I never said that the cost of the wars was "hidden." In my initial post I said that Republicans "kept two wars off the books so they could pretend they were fiscally responsible"—a claim I stand by. As that claim seemed to have confused you, I clarified that by it I meant that war funding wasn't included as part of the federal budget until Obama became president. You can walk your way around that fact as much a you'd like, but it doesn't change the fact that Republicans used "emergency supplemental spending" to make their deficits look smaller than they were and to be sure that war spending didn't "count against the budget ceiling that Congress adopts to guide spending," as the Boston Globe editorial states.

TreeJoe 22 hours ago in reply to Eric Treanor
Eric,

You've been rebutted on several of your assertions (which you are no longer making, so I can only assume you realized you were in the wrong). But let's go to the next step.

Several people have outlined the reasons why you'd make war spending a supplemental spending item. In addition, supplemental spending gets its own vote - so what you are saying when highlighting it is that Republicans advanced a supplemental spending bill every year that highlighted the war's cost independent of the overall budget? And this continued after the 2006 elections when the Democratic congress & senate took control of their respective processes?

Just to be clear, people have told you the reasons for putting war spending either in a yearly budget or in a supplemental spending bill. There are good reasons for either.

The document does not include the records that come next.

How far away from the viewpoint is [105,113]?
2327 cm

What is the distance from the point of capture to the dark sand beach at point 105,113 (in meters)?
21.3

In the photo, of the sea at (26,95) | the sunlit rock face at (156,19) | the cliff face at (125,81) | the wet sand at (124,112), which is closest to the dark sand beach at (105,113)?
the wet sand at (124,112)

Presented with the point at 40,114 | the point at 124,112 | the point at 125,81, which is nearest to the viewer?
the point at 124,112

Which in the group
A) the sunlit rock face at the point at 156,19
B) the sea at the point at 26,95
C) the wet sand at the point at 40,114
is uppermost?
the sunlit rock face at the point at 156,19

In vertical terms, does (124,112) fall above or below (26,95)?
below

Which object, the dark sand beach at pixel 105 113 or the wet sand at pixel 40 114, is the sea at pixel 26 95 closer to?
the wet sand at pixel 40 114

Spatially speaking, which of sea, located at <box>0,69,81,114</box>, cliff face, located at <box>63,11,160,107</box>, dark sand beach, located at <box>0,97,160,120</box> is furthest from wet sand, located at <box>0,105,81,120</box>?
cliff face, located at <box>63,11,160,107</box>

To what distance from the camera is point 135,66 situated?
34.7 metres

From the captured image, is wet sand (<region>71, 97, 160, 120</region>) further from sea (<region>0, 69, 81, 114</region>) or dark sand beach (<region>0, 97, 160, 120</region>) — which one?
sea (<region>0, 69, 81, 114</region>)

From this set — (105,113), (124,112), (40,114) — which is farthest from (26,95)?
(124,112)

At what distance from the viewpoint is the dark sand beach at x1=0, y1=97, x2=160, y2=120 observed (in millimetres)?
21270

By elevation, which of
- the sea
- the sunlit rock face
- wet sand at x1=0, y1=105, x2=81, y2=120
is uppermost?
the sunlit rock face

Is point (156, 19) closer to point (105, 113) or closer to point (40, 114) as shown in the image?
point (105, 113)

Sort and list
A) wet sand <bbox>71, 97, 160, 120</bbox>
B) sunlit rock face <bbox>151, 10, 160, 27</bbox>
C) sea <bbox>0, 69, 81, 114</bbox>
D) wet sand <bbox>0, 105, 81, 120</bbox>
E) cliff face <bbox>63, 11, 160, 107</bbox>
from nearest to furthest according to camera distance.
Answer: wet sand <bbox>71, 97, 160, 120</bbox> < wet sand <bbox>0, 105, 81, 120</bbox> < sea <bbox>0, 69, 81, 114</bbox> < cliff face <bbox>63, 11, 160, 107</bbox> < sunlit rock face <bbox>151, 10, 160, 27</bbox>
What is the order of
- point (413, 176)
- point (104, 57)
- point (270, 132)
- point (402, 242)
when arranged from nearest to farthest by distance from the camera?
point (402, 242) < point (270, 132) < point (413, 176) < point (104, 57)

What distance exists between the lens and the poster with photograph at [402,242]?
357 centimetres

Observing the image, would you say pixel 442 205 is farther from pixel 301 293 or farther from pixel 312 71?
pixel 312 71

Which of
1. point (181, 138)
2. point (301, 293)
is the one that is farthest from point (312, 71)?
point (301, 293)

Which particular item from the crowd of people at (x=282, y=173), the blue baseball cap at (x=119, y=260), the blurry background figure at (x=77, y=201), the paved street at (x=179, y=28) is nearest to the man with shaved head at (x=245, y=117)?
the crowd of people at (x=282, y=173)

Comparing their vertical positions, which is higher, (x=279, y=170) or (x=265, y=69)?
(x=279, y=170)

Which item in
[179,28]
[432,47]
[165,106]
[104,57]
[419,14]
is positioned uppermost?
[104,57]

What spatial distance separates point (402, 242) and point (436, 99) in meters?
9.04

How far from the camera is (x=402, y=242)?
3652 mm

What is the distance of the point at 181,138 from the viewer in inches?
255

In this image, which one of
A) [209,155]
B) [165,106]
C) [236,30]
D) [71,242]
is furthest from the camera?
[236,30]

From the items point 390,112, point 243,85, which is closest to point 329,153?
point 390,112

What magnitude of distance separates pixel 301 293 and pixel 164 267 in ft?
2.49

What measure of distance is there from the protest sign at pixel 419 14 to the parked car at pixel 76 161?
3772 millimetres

In both cases though, the deficit is always clear at the end of the year - and has always been reported. A deficit planned at the beginning of a year is a joke, considering how much supplemental spending occurs in general as well as how much tax receipts fluctuate.

Your argument is nothing but partisan talking points, and that has been illuminated here by people whose policies represent both sides of the aisle. Why don't you cease, as you are simply hurting your own credibility.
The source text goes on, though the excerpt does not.